Selon le président de l'association archéologique locale "Essaouaki ", Rabah Belabbes, ce genre de découverte est «rarissime» en Algérie. Citant l’ouvrage du Dr Salah Ben Korba, professeur d'archéologie à l'Institut d'archéologie d'Alger, considéré comme une «référence en matière de monnaie maghrébine» , il signale notamment qu’ : «à ce jour, seulement 26 pièces de la même époque ont été découvertes à la Qalaâ des Béni Hamad de M'Sila». Celles-ci seraient exposées actuellement au musée Cirta de Constantine.

Un inventaire du trésor et un premier compte rendu technique a cependant été établi par Ikderzan Hayat attachée à la protection et la restauration et Dries Lakhdar inspecteur au ministère de la culture. Ils ont tous deux recensés 703 pièces en argent dont seulement 21 appartiennent à la période Fatimide. Ces dernières sont composées de dirham et demi-dirham portant la sentence musulmane d’unicité de Dieu "La Illaha Illallah Mohamed Rassoul Allah" (Il n’y a de Dieu qu’Allah et Mohamed est son messager), le lieu de leur frappe (Mansouriah et Mahdia) ainsi que les noms des souverains régnants (L’Imam Abdellah et son tuteur El-Mansour, L’Imam El-Aziz et son tuteur Nezzar).

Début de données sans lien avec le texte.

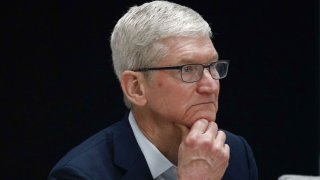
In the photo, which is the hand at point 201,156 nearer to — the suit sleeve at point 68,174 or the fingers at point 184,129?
the fingers at point 184,129

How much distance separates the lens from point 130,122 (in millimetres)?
2955

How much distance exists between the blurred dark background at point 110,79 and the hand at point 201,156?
205cm

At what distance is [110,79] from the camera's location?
4.73 m

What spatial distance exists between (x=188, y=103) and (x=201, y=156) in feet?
0.60

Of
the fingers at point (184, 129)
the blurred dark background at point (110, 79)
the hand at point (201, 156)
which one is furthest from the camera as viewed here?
the blurred dark background at point (110, 79)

Pour les autres pièces de monnaies, ils étaient dans l’impossibilité de tenter une lecture ou inventaire correct en raison du mauvais état de leur conservation, de l’oxydation très avancée qui les recouvre (l’électrolyse inverse expliquée dans ce site pourrait aider à en sauver certaines), rendant totalement illisible la reconnaissance des caractères inscrits.

Voici ci-dessous la fiche technique d’une pièce telle qu’elle a été initialement décrite. Les traductions faites par nos soins et dans la hâte peuvent être sujettes à corrections.

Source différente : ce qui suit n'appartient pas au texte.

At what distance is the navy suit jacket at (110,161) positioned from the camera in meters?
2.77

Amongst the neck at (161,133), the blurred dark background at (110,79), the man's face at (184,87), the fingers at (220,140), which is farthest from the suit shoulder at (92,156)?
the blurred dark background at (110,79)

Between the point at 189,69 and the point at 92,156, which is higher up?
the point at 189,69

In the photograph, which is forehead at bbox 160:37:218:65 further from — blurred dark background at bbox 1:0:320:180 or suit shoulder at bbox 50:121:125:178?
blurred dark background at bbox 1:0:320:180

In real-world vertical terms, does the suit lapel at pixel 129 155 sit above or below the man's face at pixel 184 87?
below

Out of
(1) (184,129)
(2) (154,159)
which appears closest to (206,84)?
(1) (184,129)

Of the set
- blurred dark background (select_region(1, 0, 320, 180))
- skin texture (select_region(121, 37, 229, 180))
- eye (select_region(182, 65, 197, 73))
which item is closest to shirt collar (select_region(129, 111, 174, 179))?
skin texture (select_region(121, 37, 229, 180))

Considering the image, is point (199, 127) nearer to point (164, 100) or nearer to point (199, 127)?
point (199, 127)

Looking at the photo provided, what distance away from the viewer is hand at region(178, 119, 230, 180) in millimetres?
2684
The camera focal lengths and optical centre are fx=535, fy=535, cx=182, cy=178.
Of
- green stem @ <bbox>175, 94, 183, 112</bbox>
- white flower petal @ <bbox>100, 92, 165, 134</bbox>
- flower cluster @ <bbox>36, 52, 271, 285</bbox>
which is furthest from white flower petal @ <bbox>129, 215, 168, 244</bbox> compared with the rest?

Notice d'une pice fatimide (359 Hg=969 de J.-C.)

Ajoutons qu’en mars 2009, toujours à Boumerdès, dont il faudrait s’interroger s’il n’y existait pas un « pôle » fatimide digne d’intérêt, un trésor de 903 pièces de monnaie en argent, de forme rectangulaire, contenues dans une amphore, a été déterré par sieur Haroun Ahmed du village Iweryachene, dans la commune de Nacéria, alors qu’il entreprenait des travaux de fondations dans son terrain pour la construction d’une maison. De ce lot de monnaies, dont le cours remonte également à l’ère des Fatimides, il en extraira particulièrement deux pièces portant l’inscription en arabe : "Allah Rabouna, Mohamed Rassoulouna, El Mahdi Imamouna"(Allah est notre Dieu, Mohamed est notre Messager, El Mahdi est notre Imam). Le stock monétaire a été remis à la direction de la culture de la wilaya de Boumerdès.

En face du caractère exceptionnel de la découverte, certains journaux ont posé avec incidence le caractère obsolète des lois algériennes en ce qui concerne surtout le titre d’auteur dont doit bénéficié l’auteur de la découverte et l’absence de compensation financière ce dernier lorsque ces trésors et antiquités sont remis gracieusement aux "autorités compétentes". Ce type de comportement patrimonial et patriotique que de centaines de citoyens à travers le pays nous renvoie reste depuis très longtemps négligé et non valorisé, malgré les assauts répétés parfois létaux portés à l’archéologie et à l’histoire de l’Algérie (vol, dégradation, destruction, pillage, concussion, trafic, …). On en vient donc que la seule contrepartie positive en matière d’archéologie qui émane de particuliers ou de la "société-dite-civile" ne soit pas inscrite dans la législation algérienne à propos de la préservation et de la notion de "biens culturels" alors que les activités des directions en charge de la protection sensés les protéger s’accommode bien généreusement des pratiques platonique et folklorique ainsi que des annonces stérile et débilitante. Leur discours débarrassé de la science est bien truffé de contradictions. Toutefois, il nous faudrait faire la part des choses et se poser la question : « Quelle nouvelle stratégie doit-on adopter pour hisser notre patrimoine ?».